Blood and debris rained down around me, smelling of ozone and red death. The sounds the beasts made were like machines on full power, clanking and grinding together.

What have I done? I thought.
What have I done?

And
how
do I undo it?

Raiju reared up and managed to flip the smaller monster onto its back, its tender underbelly exposed to the flashing black claws. But the first monster was more resourceful than it looked. It opened its massive, froglike mouth, and its tongue—long, slick-black and barbed like a deadly weapon—darted out and smashed into Raiju’s flaming shoulder. The tongue stuck solidly in the gold-plated flesh like a projectile weapon.
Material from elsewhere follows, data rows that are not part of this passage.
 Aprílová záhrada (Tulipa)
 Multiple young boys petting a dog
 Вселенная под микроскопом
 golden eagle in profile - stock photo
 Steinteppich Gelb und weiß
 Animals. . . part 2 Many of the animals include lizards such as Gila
Raiju reared back, bits of flame raining down over the street like weird, otherworldly snow, but the barbs held. The black beast let out its chuckling chalkboard laugh as a number of snake-like appendages whipped out and encircled Raiju’s neck and legs, biting fiercely down. Now, with its opponent well in hand, it reached up and scratched at the massive, lion-like face with its flippery claws. Raiju roared in anguish, baring dagger-like teeth to the heavens while fire from its shorn mane drifted down to alight the remnants of the projects. It swung its claws at the barbed tongue stuck in its shoulder, the black flesh ripping like hemp with a snapping noise. Finally, it swiped at the other appendages, each of them bursting like rotted vines and falling to the street below, where they cooled into lines of black ash.

Defeated, bleeding and wounded, the first monster somersaulted over its opponent, righting itself on the flaming tarmac before retreating a step.
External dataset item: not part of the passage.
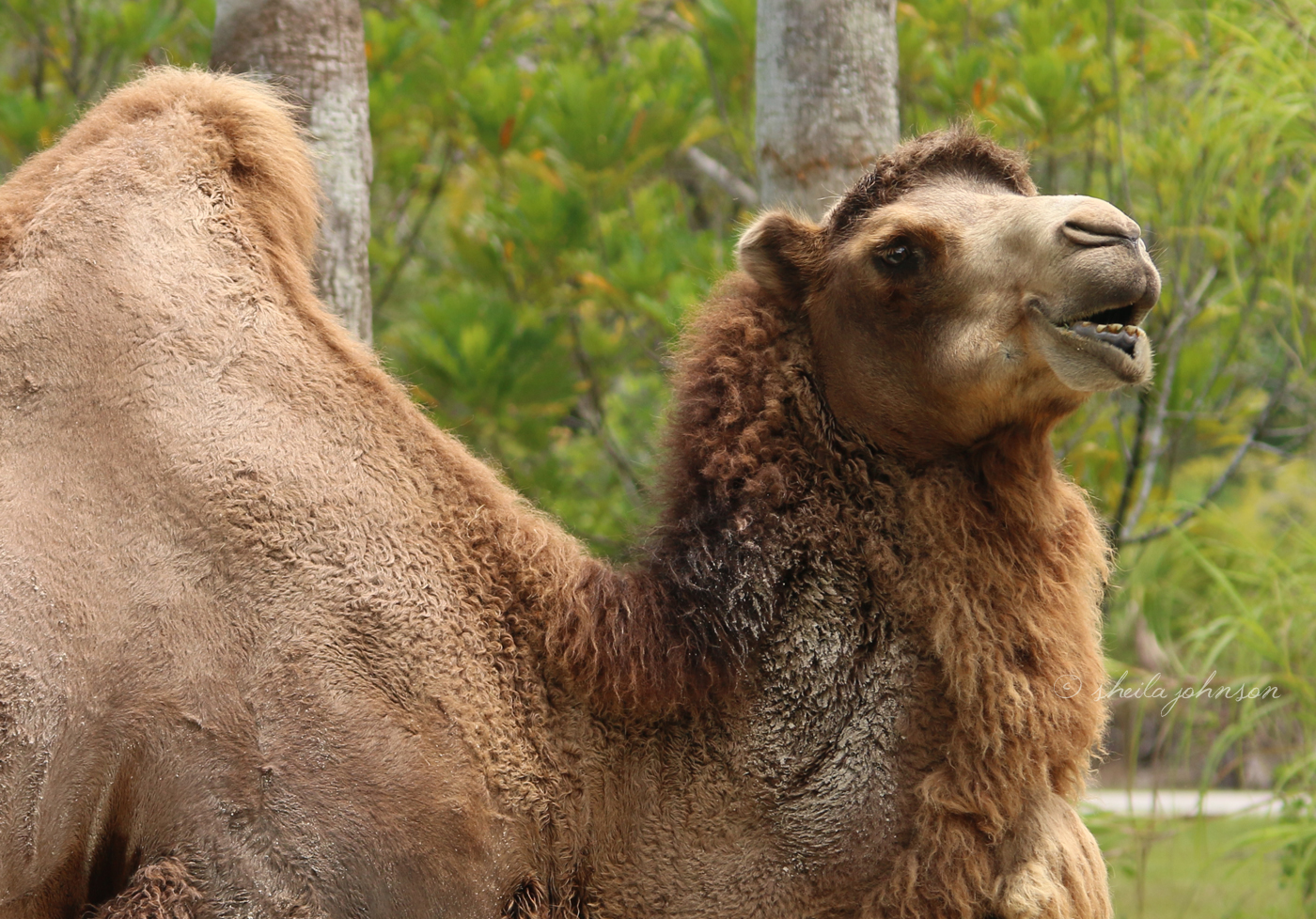 This Bactrian Camel has two humps, though you can only see one in the photo, which store fat. The camel metabolizes that fat after long periods without food. Someone told me way to remember which camel is which: Dromedary starts with D and they have one hump; Bactrian starts with B and they have two humps. You're welcome.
Raiju rubbed at its face with its forepaw in a gesture almost human, then shook itself and stood up again, towering at least forty stories over the sticklike remnants of the rowhouses and establishments it was crushing into debris. It let out an earth-rattling roar I was certain could be heard as far south as the Long Island Sound.

I was sweating from pain and electric with fear, but I was too numbed by the sight of the battle before me to even react.

Raiju lunged forward, clacking its massive, catlike jaws at its opponent in warning. The black, froglike beast hissed tonguelessly and retreated another step, its fishlike tail flapping angrily against the flattened remnants of the buildings, suddenly unsure of the situation. Despite the first monster’s massive scaly bulk, Raiju was at least twice its size. I doubted it could endure another go-round at this point and not be ripped to shreds.

I smiled despite myself and the horror of the situation.
No mercy
, I thought to Raiju.
Take it apart!

The great silky
ears on the catlike head twitched as if it was listening to my thoughts. The flaming hair on the back of Raiju’s neck stood on end like quills, as dangerous looking as the crown of horns on its head that corkscrewed in every direction. It roared at its opponent, the sound so ear-splittingly loud that every window within a thousand yards exploded like a bomb going off.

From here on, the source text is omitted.